This Advent season we are looking at Kindness, Peace, Joy, Hope and Love as ways to make space and create ways to empower change that builds Beloved Community. We’ve seen that Kindness is a way we can create a space and offer understanding. Peace and Joy are linked to Gratitude and Vulnerability which are also ways that we can be open to change in our lives and in our relationships.
This week, we consider Hope as the core of how God relates
to us. Walter Bruggemann says, “hope is the conviction, against a great deal
of data, that God is tenacious and persistent in overcoming the deathliness of
the world, that God intends joy and peace.
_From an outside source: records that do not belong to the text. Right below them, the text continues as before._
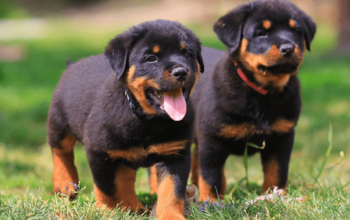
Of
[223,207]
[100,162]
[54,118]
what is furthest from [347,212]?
[54,118]

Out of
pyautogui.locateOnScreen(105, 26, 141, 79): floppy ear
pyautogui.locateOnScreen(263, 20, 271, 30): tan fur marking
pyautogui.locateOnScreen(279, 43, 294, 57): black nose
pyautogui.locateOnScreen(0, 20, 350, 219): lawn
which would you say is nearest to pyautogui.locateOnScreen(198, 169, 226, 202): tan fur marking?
pyautogui.locateOnScreen(0, 20, 350, 219): lawn

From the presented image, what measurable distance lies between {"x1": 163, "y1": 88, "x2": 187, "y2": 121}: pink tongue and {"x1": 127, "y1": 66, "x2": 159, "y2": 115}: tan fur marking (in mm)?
112

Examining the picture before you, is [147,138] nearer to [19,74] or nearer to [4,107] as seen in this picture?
[4,107]

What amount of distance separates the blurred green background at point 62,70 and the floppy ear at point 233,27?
1.22 meters

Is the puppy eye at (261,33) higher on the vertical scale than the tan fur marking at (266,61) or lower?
higher

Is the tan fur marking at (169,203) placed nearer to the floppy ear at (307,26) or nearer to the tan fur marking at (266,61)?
the tan fur marking at (266,61)

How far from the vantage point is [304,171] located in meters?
4.59

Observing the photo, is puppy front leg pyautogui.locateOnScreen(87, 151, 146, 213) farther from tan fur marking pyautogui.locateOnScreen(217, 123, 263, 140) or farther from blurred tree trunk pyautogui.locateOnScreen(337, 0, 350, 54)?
blurred tree trunk pyautogui.locateOnScreen(337, 0, 350, 54)

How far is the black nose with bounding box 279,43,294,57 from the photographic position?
3.68 meters

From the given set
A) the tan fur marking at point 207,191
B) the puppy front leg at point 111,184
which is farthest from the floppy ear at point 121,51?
the tan fur marking at point 207,191

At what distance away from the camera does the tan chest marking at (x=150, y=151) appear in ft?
10.4

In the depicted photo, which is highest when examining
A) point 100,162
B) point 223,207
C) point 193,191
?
point 100,162

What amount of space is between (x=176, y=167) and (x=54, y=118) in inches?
52.0

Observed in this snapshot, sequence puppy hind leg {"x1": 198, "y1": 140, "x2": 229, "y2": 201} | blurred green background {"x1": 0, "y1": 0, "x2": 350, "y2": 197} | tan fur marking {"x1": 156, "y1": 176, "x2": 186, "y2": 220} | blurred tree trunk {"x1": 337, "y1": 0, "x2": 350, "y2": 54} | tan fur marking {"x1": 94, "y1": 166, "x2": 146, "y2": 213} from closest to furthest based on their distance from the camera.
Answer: tan fur marking {"x1": 156, "y1": 176, "x2": 186, "y2": 220}
tan fur marking {"x1": 94, "y1": 166, "x2": 146, "y2": 213}
puppy hind leg {"x1": 198, "y1": 140, "x2": 229, "y2": 201}
blurred green background {"x1": 0, "y1": 0, "x2": 350, "y2": 197}
blurred tree trunk {"x1": 337, "y1": 0, "x2": 350, "y2": 54}
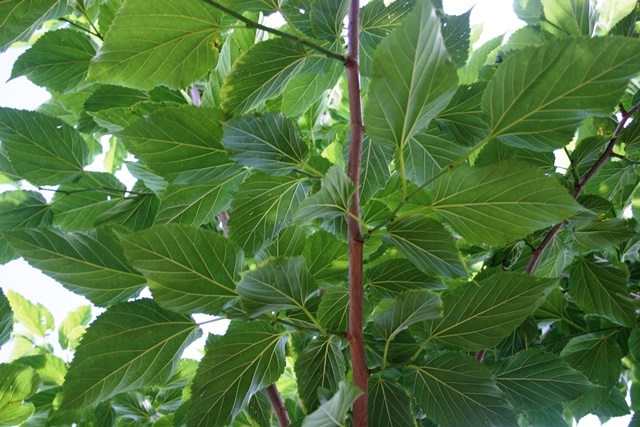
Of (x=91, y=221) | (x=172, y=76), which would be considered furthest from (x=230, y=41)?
(x=91, y=221)

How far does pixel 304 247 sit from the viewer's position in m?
0.54

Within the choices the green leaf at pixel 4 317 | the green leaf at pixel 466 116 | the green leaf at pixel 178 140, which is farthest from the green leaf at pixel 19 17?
the green leaf at pixel 466 116

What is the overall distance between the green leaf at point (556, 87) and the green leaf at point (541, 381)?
23cm

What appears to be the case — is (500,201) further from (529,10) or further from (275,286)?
(529,10)

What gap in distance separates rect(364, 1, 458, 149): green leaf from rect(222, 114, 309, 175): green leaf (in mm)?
100

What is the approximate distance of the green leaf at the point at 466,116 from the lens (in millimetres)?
486

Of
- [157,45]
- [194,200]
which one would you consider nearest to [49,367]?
[194,200]

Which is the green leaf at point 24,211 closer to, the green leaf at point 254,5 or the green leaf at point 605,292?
the green leaf at point 254,5

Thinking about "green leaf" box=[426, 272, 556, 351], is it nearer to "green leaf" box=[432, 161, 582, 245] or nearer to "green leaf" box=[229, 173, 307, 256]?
"green leaf" box=[432, 161, 582, 245]

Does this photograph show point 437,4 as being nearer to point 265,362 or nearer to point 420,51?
point 420,51

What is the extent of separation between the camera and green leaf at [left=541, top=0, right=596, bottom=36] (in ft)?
2.06

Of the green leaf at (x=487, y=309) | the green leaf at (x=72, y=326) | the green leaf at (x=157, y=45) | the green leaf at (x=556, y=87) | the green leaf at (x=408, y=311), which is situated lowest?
the green leaf at (x=72, y=326)

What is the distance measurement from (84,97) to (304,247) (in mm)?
442

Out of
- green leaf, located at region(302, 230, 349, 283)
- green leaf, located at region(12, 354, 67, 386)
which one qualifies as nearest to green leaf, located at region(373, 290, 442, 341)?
green leaf, located at region(302, 230, 349, 283)
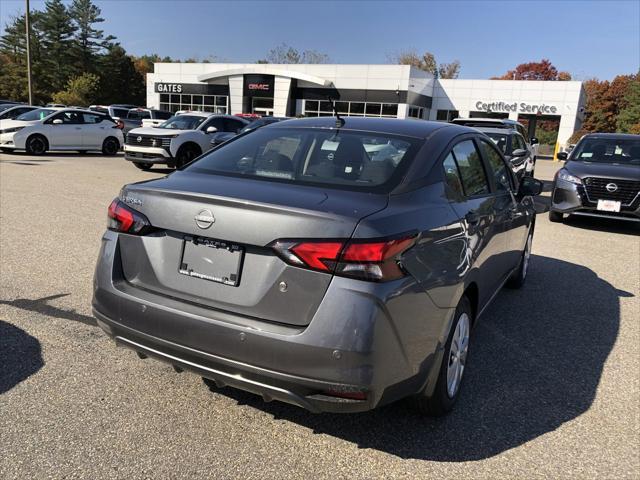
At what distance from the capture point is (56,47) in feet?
236

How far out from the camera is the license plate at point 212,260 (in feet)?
8.47

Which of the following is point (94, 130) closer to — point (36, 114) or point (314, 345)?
point (36, 114)

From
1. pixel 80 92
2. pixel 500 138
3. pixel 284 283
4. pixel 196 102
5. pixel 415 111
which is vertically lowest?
pixel 284 283

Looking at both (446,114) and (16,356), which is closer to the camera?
(16,356)

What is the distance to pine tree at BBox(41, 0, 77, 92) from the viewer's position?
71.8 metres

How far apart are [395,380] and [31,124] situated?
1856 cm

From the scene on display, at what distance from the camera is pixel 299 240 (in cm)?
245

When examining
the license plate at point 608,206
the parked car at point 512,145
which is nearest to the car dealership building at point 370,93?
the parked car at point 512,145

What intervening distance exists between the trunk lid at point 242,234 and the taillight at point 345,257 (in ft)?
0.12

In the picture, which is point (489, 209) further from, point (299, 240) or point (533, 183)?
point (299, 240)

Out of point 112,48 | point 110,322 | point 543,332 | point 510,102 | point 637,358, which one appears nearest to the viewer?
point 110,322

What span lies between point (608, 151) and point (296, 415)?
10.0 metres

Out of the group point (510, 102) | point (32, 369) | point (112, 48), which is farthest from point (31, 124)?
point (112, 48)

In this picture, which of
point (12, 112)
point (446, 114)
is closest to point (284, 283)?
point (12, 112)
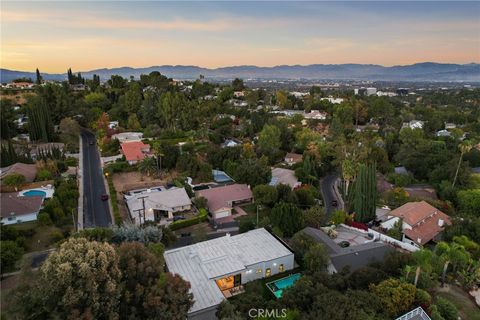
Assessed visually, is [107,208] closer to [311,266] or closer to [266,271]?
[266,271]

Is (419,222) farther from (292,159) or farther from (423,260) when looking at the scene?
(292,159)

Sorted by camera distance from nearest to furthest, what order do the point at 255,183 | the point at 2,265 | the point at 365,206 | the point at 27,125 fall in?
the point at 2,265
the point at 365,206
the point at 255,183
the point at 27,125

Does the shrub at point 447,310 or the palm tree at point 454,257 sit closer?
the shrub at point 447,310

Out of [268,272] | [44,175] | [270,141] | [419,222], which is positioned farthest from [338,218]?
[44,175]

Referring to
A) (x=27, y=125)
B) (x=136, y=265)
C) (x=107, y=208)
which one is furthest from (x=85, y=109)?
Answer: (x=136, y=265)

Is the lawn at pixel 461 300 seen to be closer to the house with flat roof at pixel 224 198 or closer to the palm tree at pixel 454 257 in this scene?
the palm tree at pixel 454 257

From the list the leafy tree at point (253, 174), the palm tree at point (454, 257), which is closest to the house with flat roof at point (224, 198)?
the leafy tree at point (253, 174)
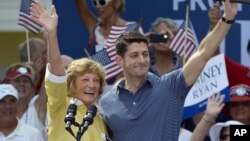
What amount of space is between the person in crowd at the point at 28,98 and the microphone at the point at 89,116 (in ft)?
8.85

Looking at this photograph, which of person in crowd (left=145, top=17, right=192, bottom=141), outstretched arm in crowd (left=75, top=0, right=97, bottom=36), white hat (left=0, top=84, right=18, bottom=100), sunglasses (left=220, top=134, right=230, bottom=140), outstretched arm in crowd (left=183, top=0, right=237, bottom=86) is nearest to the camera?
outstretched arm in crowd (left=183, top=0, right=237, bottom=86)

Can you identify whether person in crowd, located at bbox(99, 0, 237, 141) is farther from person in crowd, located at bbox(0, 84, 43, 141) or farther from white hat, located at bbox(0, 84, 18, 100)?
white hat, located at bbox(0, 84, 18, 100)

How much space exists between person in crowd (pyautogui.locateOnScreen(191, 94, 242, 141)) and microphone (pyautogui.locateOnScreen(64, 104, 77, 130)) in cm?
231

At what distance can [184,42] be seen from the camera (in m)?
9.86

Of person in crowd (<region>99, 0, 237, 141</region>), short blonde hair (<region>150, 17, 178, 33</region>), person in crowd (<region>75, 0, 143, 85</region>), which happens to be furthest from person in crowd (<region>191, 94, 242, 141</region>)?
A: person in crowd (<region>99, 0, 237, 141</region>)

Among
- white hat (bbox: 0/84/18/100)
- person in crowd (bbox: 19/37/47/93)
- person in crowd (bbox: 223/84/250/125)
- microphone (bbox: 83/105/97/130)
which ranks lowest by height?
person in crowd (bbox: 223/84/250/125)

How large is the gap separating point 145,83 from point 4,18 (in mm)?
4501

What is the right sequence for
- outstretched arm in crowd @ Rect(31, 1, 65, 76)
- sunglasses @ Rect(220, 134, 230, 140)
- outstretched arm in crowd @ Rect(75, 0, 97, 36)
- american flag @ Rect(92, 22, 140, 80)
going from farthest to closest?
outstretched arm in crowd @ Rect(75, 0, 97, 36)
american flag @ Rect(92, 22, 140, 80)
sunglasses @ Rect(220, 134, 230, 140)
outstretched arm in crowd @ Rect(31, 1, 65, 76)

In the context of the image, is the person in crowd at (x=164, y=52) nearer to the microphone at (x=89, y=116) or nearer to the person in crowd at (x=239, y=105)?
the person in crowd at (x=239, y=105)

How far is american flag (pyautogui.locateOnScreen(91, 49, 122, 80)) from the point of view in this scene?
387 inches

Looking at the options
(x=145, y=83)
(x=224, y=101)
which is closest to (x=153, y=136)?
(x=145, y=83)

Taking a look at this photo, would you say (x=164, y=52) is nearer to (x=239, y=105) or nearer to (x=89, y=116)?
(x=239, y=105)

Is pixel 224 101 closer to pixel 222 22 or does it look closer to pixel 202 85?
pixel 202 85

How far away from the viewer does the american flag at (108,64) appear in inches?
387
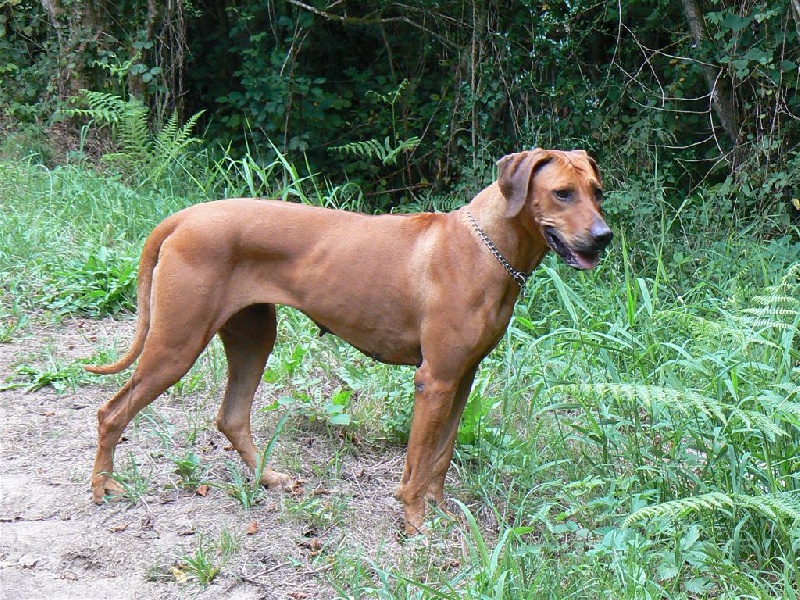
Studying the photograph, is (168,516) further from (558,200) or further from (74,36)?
(74,36)

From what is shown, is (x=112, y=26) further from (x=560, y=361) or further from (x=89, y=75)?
(x=560, y=361)

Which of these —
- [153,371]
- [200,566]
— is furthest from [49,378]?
[200,566]

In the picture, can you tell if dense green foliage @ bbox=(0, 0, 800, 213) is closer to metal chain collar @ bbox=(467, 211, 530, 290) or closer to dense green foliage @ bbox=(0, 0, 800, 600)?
dense green foliage @ bbox=(0, 0, 800, 600)

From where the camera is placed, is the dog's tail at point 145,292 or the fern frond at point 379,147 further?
the fern frond at point 379,147

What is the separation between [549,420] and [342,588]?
177 centimetres

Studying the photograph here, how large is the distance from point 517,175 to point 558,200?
19 centimetres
Christians find compelling
evidence, in the story of Jesus, that Jesus, with great persistence and great
vulnerability, everywhere he went, turned the enmity of society toward a new
possibility, turned the sadness of the world toward joy, introduced a new
regime where the dead are raised, the lost are found, and the displaced are
brought home again.”
Richard Rohr adds, “’Come, Lord Jesus’ is a leap into the
kind of freedom and surrender that is rightly called the virtue of hope. Hope
is the patient and trustful willingness to live without full closure, without
resolution, and still be content and even happy because our satisfaction is now
at another level, and our Source is beyond ourselves.”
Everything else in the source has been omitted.